“ТАРАС БУЛЬБА” – НАКОНЕЦ ПО-ПОЛЬСКИ - страница 4
О “Тарасе Бульбе” в статьях, посвященных Гоголю, в межвоенные годы упоминали наши энциклопедии, прежде всего прославившаяся резкостью своих суждений “Ultima thule”*. Из статьи “Гоголь” мы узнаём, что писатель был, в частности, автором пресловутого “Тараса Бульбы”, исторического романа, “опирающегося на предания о польско-казацких битвах, где автор проявил (…) примитивную ненависть к полякам”.
По понятным причинам, в ПНР об антигоголевском протесте 1902 г. предпочитали не вспоминать. На торжественном заседании в честь 100 летия со дня смерти Гоголя, которое состоялось 4 марта 1952 г. в варшавском Театре Польском, Мария Домбровская в своем, кстати сказать, прекрасно написанном докладе уверяла слушателей, что Гоголя в Польше всегда знали и ценили, хотя он и творил в эпоху, не благоприятствовавшую “культурному сосуществованию польского и русского народов”. Ценили, так как он сумел пробиться к полякам “сквозь весь мрак царской неволи и заговорил с нами языком иной, подлинной, лучшей России”. Не удивительно, что в таком контексте не могло найтись места на характеристику “Тараса Бульбы”. Мария Домбровская посвятила этой повести всего-навсего половинку весьма туманной фразы: “Пейзажи исторической эпопеи “Тарас Бульба” пронизаны героизмом…”
Энциклопедии, издававшиеся в ПНР, предпочитали об этой повести Гоголя не упоминать ни словом. Причем дело заходило так далеко, что в весьма обширной статье “Гоголь Николай Васильевич”, подписанной Натальей Модзелевской, Всеобщая Большая Энциклопедия (ПВН [Польское научное издательство], 1964) “Тарас Бульба” не упомянут вообще. Точно так же поступила в статье о Гоголе и Католическая Энциклопедия. И даже Всеобщая Новая Энциклопедия (Варшава, ПВН, 1995), хотя уже и не было нужды считаться с цензурой, этой традиции осталась верна. Положение отчасти спасало то обстоятельство, что “Тарас Бульба” входит в цикл “Миргород”, о котором, естественно, энциклопедии упоминали. В то же самое время большинство западноевропейских энциклопедий или энциклопедических словарей писали об этой повести Гоголя, а некоторые, анализируя все творчество ее автора, даже отдавали “Тарасу Бульбе” предпочтение.

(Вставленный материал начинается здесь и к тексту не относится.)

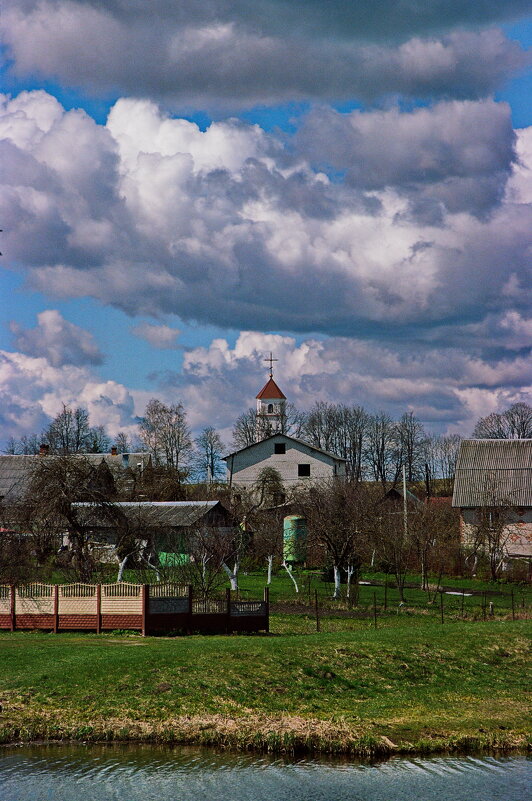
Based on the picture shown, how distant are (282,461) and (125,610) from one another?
60.0m

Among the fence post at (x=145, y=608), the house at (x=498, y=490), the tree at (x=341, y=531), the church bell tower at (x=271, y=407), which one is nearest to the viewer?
the fence post at (x=145, y=608)

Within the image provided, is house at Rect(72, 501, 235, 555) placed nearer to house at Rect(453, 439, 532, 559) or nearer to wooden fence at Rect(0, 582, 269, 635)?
wooden fence at Rect(0, 582, 269, 635)

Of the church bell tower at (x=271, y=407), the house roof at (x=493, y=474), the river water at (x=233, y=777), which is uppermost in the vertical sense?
the church bell tower at (x=271, y=407)

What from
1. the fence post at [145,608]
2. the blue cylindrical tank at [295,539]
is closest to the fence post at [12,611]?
the fence post at [145,608]

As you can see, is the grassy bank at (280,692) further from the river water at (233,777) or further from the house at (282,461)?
the house at (282,461)

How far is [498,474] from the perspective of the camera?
236ft

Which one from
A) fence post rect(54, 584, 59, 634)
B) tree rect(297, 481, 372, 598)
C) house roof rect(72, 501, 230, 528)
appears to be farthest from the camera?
house roof rect(72, 501, 230, 528)

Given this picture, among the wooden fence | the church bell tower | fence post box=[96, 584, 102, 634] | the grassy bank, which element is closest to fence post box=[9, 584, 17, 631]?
the wooden fence

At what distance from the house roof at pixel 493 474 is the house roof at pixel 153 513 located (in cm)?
1911

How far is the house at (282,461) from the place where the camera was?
303 feet

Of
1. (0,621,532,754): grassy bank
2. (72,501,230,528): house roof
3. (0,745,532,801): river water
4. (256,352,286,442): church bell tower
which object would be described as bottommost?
(0,745,532,801): river water

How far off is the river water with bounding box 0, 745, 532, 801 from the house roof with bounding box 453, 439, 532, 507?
49991mm

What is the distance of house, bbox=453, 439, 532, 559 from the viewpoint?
66562 millimetres

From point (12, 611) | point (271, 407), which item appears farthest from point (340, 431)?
point (12, 611)
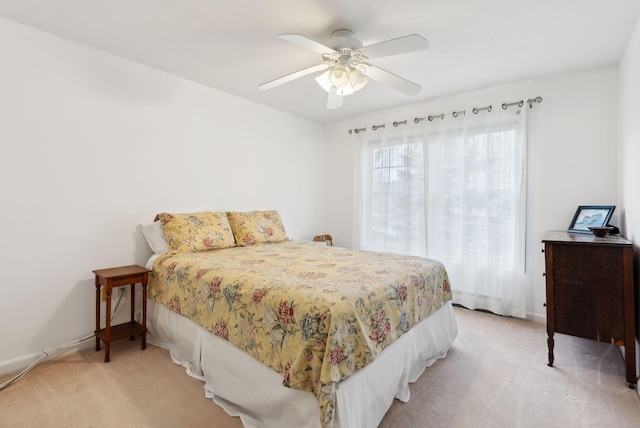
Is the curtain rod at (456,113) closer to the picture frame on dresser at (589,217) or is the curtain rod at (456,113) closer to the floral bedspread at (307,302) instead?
the picture frame on dresser at (589,217)

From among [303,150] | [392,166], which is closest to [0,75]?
[303,150]

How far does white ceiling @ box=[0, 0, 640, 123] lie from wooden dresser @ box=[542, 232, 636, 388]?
1495 mm

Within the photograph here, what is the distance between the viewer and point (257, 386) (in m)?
1.63

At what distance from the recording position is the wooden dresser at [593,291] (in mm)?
1925

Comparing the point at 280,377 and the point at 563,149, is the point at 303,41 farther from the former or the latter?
the point at 563,149

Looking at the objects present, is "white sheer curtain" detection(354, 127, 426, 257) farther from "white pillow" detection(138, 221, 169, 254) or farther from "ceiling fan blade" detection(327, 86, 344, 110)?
"white pillow" detection(138, 221, 169, 254)

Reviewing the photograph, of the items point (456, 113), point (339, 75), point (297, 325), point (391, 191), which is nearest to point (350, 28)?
point (339, 75)

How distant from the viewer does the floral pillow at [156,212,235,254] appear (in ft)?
8.79

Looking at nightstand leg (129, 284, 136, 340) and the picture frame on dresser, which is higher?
the picture frame on dresser

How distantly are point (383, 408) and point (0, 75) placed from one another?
10.6 ft

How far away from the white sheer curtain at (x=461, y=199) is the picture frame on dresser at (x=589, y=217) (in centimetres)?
41

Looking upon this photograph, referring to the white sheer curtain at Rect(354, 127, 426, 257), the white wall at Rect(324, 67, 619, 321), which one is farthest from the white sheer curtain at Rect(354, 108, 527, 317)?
the white wall at Rect(324, 67, 619, 321)

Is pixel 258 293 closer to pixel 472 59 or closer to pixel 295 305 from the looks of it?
pixel 295 305

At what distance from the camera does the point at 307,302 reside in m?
1.46
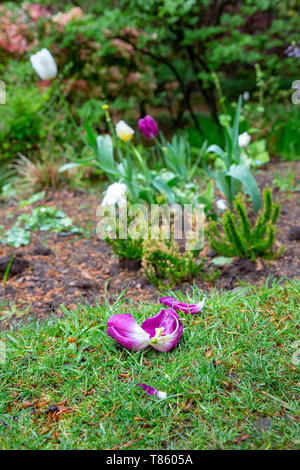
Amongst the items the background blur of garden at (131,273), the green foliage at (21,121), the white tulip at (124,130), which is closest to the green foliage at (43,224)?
the background blur of garden at (131,273)

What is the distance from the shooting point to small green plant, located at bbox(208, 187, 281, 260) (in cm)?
204

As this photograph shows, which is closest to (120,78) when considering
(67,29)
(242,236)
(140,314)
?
(67,29)

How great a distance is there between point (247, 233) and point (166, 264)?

Однако в более основательных описаниях творчества Гоголя столь известную повесть нелегко было обойти стороной. О ней говорилось в книгах по истории русской литературы, предназначенных, естественно, для узкого круга читателей, а также при переизданиях “Ревизора” и “Мертвых душ”. Более десятка страниц посвятил содержательному анализу “Тараса Бульбы” Богдан Гальстер в монографии “Николай Гоголь” (Варшава, 1967). Кратко он изложил то же самое в учебнике “Очерки русской литературы” (Варшава, 1975). О восприятии творчества Гоголя во II Речи Посполитой писал Франтишек Селицкий в монографии, посвященной отношению к русской прозе в межвоенной Польше. Здесь наконец нашлось место описать вышеупомянутый бойкот 1902 года. В его изданных после отмены цензуры “Записках русиста” о цензурных перипетиях, связанных с “Тарасом Бульбой”, ничего не сказано. Как нелегко было заниматься объективным изучением творчества Гоголя, может свидетельствовать записка Селицкого (ноябрь 1955): “Я отыскал довольно любопытные материалы о Гоголе и его отношениях с польскими воскресенцами (монашеский орден, действовавший в кругах польской эмиграции. – Я.Т.), но что толку, раз этого не используешь”.
Поляки, не знавшие русского, должны были верить на слово Михалу Бармуту, который на страницах учебного пособия для преподавателей русского языка писал, что такие произведения Гоголя, как “Тарас Бульба” или “Страшная месть”, в эпоху после разделов Польши могли оскорблять патриотические и религиозные чувства поляков: “По существу эти произведения были антишляхетскими, а не антипольскими. Но как можно было это разделить в эпоху обострявшейся русофобии и боли от причиненного зла?” Добавим, что при поверхностном чтении “Тарас Бульба” может производить такое впечатление. Если же мы вчитаемся как следует, то отыщем в повести сцены, где поляки выглядят храбрыми, ловкими и умелыми воинами, как, к примеру, брат красавицы-полячки, “молодой полковник, живая, горячая кровь”. Гоголь признаёт, что козаки бывали не менее бесчеловечны, чем их противники, и упоминает, что “напрасно [польский] король и многие рыцари, просветленные умом и душой”, противостояли польским жестокостям.